My first experience with selling something came the summer after I had turned 13. We had some old electronics lying around the house, and I decided to try and sell them on eBay. The experience was enthralling. It seemed so easy– find some junk, write some text, and boom. Back then eBay was still a free for all, and you could double your final bid price simply by making a compelling ad.
However, most people did not create compelling ads. So I would contact sellers to give me more details and pictures, which most gladly did. With this competitive advantage, I would purchase at a low price, and then immediately relist the item at a higher price. I made about $2,000 that summer, a fortune to a 13 year old.
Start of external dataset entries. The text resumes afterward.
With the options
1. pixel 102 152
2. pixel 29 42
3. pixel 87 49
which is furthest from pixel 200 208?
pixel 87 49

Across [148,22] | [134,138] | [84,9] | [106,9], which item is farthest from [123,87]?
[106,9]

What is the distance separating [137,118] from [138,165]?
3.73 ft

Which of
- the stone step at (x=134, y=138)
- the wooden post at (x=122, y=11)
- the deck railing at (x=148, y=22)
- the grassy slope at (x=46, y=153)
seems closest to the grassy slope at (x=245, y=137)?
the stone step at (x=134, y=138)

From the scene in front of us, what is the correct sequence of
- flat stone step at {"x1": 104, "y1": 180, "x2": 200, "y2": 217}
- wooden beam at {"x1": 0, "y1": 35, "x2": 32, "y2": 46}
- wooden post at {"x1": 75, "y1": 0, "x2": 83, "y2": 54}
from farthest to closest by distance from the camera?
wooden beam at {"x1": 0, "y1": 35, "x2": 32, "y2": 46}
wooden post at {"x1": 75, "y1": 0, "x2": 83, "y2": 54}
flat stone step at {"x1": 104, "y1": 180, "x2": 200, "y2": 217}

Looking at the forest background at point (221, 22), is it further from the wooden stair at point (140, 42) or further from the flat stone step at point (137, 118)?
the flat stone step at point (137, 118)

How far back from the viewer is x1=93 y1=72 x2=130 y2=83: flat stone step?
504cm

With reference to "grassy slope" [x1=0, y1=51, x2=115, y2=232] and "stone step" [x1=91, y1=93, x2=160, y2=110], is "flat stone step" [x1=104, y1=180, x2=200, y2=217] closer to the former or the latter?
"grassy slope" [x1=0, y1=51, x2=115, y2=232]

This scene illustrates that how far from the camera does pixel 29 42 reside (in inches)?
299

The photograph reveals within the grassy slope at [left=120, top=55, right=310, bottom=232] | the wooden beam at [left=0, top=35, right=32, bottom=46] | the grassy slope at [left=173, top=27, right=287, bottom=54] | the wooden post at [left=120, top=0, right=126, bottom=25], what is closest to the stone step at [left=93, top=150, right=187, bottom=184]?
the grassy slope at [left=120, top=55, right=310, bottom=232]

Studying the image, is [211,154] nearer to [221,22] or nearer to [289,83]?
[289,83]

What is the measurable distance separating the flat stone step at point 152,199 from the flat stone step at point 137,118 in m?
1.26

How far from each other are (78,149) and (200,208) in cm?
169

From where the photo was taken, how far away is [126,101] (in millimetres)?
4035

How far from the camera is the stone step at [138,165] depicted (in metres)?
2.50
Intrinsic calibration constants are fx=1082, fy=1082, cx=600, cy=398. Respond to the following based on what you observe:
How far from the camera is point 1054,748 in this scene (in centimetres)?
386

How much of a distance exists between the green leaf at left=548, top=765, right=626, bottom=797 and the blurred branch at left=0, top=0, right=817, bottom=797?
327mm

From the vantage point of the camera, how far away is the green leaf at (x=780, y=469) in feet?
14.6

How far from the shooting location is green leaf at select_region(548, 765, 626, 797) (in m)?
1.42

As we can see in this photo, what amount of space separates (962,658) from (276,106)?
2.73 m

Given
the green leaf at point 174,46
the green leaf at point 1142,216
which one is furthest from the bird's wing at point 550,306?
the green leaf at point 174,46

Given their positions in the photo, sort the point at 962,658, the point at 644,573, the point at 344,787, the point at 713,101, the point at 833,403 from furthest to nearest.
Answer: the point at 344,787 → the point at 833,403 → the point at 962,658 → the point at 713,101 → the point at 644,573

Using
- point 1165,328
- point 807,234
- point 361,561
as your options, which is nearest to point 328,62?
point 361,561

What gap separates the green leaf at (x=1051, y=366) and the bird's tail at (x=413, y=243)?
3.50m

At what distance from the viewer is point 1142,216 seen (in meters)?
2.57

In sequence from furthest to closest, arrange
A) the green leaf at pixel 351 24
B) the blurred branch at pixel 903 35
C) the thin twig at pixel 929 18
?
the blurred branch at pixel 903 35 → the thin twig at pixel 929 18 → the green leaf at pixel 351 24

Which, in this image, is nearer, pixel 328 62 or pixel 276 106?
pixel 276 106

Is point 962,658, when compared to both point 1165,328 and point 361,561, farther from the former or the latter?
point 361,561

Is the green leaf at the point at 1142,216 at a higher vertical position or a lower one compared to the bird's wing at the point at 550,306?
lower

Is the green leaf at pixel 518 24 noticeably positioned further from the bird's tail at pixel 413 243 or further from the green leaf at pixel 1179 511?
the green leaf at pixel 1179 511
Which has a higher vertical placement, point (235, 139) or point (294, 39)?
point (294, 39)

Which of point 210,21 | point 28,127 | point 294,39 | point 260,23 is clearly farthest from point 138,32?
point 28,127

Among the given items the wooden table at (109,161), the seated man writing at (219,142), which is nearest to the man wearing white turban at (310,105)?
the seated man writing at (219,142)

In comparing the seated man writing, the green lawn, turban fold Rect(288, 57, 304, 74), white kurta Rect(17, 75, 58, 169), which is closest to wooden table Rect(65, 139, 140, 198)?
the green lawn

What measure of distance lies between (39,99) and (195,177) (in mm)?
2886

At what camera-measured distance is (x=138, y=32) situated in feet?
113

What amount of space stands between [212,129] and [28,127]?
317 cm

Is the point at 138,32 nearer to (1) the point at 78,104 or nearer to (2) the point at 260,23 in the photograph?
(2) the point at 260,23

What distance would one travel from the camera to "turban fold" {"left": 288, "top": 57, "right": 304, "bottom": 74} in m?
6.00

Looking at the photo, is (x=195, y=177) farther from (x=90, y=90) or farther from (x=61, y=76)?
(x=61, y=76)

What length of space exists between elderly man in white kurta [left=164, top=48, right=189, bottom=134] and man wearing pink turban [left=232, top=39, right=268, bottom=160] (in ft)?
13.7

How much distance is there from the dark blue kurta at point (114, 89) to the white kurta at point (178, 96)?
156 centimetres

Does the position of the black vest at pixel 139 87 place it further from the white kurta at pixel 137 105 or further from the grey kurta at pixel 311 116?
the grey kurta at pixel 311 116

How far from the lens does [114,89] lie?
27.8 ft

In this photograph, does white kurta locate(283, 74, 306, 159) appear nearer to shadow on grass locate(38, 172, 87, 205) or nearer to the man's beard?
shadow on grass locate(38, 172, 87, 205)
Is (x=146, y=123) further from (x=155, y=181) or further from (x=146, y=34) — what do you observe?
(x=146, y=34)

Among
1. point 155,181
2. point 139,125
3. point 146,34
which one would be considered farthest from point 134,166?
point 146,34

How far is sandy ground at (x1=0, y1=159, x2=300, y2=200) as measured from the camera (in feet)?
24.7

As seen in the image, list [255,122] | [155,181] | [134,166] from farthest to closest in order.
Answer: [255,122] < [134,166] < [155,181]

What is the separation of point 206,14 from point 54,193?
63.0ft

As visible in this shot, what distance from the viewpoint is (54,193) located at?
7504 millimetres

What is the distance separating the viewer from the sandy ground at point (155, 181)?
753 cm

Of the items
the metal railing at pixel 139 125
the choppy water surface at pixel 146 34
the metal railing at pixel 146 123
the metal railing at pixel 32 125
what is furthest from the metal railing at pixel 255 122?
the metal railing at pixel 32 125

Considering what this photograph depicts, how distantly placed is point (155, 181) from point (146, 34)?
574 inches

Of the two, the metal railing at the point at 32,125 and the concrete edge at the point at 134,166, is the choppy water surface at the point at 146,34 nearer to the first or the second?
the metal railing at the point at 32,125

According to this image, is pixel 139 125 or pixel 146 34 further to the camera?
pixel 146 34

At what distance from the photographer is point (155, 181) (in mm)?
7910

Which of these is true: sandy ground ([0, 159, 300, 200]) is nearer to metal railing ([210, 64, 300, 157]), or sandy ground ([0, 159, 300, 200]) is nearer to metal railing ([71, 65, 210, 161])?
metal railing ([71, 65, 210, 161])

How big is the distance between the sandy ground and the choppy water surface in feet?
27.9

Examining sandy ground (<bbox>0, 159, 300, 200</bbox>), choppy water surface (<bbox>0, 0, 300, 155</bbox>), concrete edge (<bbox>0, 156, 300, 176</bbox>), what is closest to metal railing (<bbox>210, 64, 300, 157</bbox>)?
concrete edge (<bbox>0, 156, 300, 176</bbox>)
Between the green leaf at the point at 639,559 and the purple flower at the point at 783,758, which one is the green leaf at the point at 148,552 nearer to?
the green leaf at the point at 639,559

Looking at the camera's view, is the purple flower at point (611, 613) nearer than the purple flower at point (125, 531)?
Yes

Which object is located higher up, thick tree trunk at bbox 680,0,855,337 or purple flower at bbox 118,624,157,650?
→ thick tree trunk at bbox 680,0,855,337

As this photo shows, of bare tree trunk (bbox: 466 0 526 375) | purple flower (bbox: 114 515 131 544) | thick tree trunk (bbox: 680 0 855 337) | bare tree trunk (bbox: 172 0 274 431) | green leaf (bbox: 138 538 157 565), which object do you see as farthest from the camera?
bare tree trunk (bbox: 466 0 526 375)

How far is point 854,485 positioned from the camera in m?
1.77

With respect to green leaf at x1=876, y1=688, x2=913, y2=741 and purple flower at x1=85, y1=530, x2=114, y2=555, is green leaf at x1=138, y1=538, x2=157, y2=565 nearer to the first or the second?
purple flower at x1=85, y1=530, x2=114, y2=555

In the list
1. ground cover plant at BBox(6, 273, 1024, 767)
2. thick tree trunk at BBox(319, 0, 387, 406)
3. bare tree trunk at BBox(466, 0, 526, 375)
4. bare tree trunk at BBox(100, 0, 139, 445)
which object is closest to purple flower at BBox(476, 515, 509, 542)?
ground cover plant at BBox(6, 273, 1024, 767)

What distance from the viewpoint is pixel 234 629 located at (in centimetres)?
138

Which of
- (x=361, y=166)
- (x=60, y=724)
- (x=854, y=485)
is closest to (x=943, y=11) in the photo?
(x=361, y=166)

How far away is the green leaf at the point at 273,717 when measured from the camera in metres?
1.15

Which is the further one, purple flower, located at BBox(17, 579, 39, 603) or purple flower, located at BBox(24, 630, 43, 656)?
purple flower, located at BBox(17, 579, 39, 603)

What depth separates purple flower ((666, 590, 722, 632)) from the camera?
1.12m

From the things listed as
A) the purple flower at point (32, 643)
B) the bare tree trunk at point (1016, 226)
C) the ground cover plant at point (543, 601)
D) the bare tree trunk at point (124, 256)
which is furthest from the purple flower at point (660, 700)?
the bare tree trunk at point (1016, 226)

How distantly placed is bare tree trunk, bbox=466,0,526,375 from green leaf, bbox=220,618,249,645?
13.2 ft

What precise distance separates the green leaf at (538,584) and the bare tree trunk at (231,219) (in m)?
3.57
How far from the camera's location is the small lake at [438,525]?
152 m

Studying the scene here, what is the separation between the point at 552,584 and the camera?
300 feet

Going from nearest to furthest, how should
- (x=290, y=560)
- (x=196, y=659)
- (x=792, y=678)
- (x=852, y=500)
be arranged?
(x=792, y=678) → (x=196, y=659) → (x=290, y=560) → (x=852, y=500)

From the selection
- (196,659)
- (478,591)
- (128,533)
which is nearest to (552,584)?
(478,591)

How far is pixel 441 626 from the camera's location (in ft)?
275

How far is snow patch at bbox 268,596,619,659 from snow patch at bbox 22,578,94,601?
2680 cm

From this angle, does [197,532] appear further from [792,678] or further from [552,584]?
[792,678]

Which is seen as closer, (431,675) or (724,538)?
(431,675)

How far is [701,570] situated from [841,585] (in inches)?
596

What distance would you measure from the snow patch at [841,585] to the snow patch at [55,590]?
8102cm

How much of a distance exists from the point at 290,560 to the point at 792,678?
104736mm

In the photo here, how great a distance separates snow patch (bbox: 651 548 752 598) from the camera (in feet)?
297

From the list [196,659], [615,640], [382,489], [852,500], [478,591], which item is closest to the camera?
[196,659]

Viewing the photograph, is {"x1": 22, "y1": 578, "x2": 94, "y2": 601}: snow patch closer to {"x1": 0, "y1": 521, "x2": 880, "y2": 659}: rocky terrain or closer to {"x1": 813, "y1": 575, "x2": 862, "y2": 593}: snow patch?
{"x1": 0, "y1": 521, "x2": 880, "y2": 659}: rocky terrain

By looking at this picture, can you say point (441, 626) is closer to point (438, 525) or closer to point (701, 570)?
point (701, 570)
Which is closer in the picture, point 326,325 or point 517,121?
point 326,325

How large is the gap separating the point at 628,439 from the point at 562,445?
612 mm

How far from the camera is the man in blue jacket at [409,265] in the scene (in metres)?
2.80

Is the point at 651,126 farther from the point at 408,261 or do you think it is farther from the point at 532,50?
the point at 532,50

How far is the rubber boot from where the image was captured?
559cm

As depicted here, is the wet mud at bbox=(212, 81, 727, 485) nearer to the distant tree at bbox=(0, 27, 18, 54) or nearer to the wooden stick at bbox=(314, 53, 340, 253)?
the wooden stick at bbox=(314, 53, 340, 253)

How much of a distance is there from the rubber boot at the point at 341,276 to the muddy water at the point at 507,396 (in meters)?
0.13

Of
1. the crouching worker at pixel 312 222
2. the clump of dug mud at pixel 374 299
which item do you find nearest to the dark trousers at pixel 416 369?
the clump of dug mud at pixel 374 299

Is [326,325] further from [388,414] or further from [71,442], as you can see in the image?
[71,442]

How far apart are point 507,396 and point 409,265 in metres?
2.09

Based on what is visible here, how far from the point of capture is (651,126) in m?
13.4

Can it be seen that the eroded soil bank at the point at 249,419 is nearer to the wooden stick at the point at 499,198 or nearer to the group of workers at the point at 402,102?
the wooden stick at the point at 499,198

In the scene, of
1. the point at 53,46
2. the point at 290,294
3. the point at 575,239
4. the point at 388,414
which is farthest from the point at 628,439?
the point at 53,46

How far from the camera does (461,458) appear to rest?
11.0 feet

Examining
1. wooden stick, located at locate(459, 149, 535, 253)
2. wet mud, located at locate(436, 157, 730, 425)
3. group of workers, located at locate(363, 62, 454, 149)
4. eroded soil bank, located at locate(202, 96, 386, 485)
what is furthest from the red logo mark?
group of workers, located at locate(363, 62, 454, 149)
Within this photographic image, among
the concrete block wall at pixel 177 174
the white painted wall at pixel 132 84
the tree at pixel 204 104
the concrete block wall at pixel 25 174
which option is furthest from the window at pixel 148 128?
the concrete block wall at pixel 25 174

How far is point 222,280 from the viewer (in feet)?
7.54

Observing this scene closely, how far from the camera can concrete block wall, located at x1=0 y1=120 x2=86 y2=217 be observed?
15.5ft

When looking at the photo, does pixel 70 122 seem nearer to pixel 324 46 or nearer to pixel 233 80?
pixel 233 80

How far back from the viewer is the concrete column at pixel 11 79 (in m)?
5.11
Designing these ads is the origins of my interest in programming and design, but that’s a different story. I went on to sell everything I could think of that had low barriers of entry, high profit margin, and low competition. This meant selling everything from IR LEDs to silly putty. Yes, silly putty. By the pound.
My experience grew until my freshman year of college when I started my first structured business, WarrantyVoidStickers.com. The idea started after I was unable to purchase a small quantity tamper evident labels for some electronics I was considering importing (which never happened).
The premise was simple and familiar– purchase large quantities of stickers, split them into smaller quantity lots, and sell them. Over my college years, the business supplied much needed spending money and kept me busy.
And I can always say I’ve sold silly putty and stickers.